- [OBJETIVO] No trecho sobre inteligência artificial, com quem a Assespro Rio de Janeiro vem liderando debates com governos e indústrias?

- [TRECHO DO TEXTO]
▬▬▬▬▬▬
Atualmente, a Assespro Rio de Janeiro, juntamente com a WITSA, vem liderando debates e diálogos com governos e indústrias sobre o uso ético e responsável da inteligência artificial, com o compromisso de contribuir na edificação das balizas que vão permitir conciliar os benefícios de maior assertividade com velocidade oferecidas pela nova tecnologia, junto com as salvaguardas da privacidade e dos direitos universais inalienáveis.
 
Por esta razão, entendemos que precisamos atuar como obreiros e estar permanentemente produzindo interações ao vivo, materiais e conteúdos indispensáveis para todos que querem ter um amplo entendimento sobre o uso de IA no contexto corporativo. E com o AI Summit in Rio estamos construindo um fórum permanente para promover os debates e discussões necessárias para um encaminhamento correto de um tema que vai mudar radicalmente a nossa sociedade.
 
Agora, os que nos leiam nesse momento, inevitavelmente vão lidar com um componente sempre presente em quase todas minhas narrativas: o contexto da situação presente. Portanto, compartilho a fotografia que visualizo desse contexto atual da inteligência artificial e o seu impacto na sociedade.
▬▬▬▬▬▬
- [DADOS EXIBIDOS]
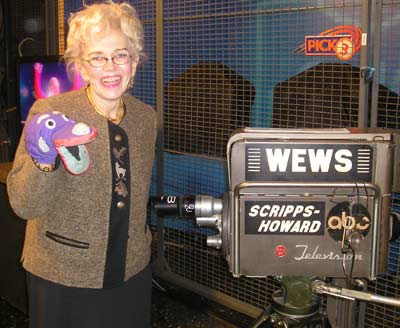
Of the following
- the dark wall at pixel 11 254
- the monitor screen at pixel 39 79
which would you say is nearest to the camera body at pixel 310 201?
▬▬▬▬▬▬
- [RESPOSTA CORRETA] Com a WITSA.